In the small 2003 Cleveland Clinic autopsy study all the afib patients had P cells in the pulmonary veins and none of the controls did. Doesn't mean there aren't other sources for afib, just that this is a common one. This is why a simple PVAI ablation will work a fair amount of the time. But because there are other foci, it is why they don't work all the time.

A speculation of mine is that most afibbers start with this as their genetic predisposition to afib. However, repeated afib episodes may change tissue elsewhere and create other foci. This may also be why an afibber doesn't want to wait too long to get an ablation as "afib begets afib" and may create more of these foci making ablation success more difficult.
Re: conference
October 17, 2020 01:16PM
Quote
susan.d

=
So that's how we ended up with ablations leaving the offending cells still firing but stopping the AF anyway.

Which brings me to a nagging question I’ve had since my overdose/ICU. An EP walked into my icu room and drew a drawing of a heart on the blackboard and then drew donut circles around his PV drawing. He explained if he did a PVI cryo ablation then the firing signals won’t penetrate and my AF would stop. He went on to say only those who had af afterwards were caused by a gaps in scar tissue formation and a second ablation would be needed to touch up the PVI’s scar barrier.

So why do folks who had a skilled EP perform a successful PVI isolation and AF returns? Many then go and get a LAA (or two) , CS, left atrial septum, superior vena cava, posterior wall, LA roof line, floor and inferior posterior lines etc. isolated if all that Haissaguerre did (and you explained above) was a PVI to isolate the wall from AF returning?
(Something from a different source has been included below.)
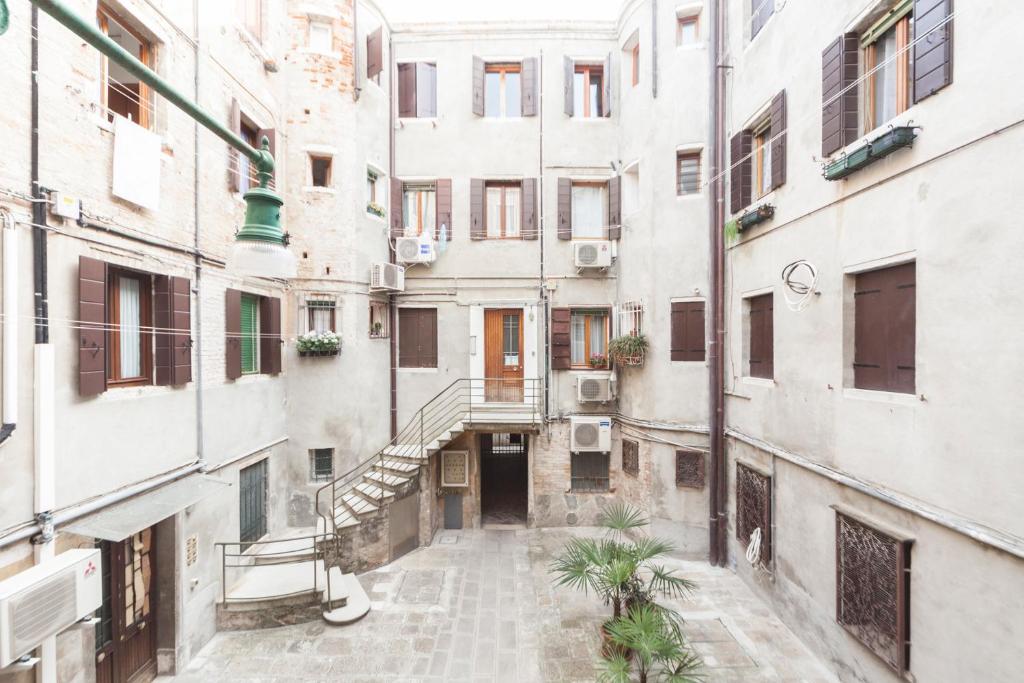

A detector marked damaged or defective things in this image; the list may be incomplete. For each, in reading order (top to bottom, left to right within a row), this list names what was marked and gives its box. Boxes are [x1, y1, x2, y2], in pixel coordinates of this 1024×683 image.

rusty metal grille [618, 438, 634, 475]
rusty metal grille [671, 450, 704, 489]
rusty metal grille [733, 464, 770, 565]
rusty metal grille [839, 511, 913, 671]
I am not new to heart stuff and have had AF episodes over the last 5-10 years. Reading up more because I had two in the last month both ECV within a couple days. I am figuring out most of the acronyms but can someone point me to the different types of ablations? I feel like a total newbie here on this one. thanks ..LAA.. PVI.. I know this is like asking on a gluten free list.. "what's gluten". lol. hopefully some of you will have patience with me winking smiley
Re: conference
October 17, 2020 03:43PM
Quote
bettylou4488
..LAA.. PVI..

LAA= Left atrial appendage (a common source of triggers in some afibbers, especially with longstanding persistent afib). Only top flight ablationists will work here. The downside is there is a 60% chance of needing lifetime anticoagulation after an LAA ablation, or a screen device to keep clots from escaping (like the Watchman). The issue is the work on the LAA can slow the emptying velocity from LAA, making clots more likely & therefore increasing stroke probability.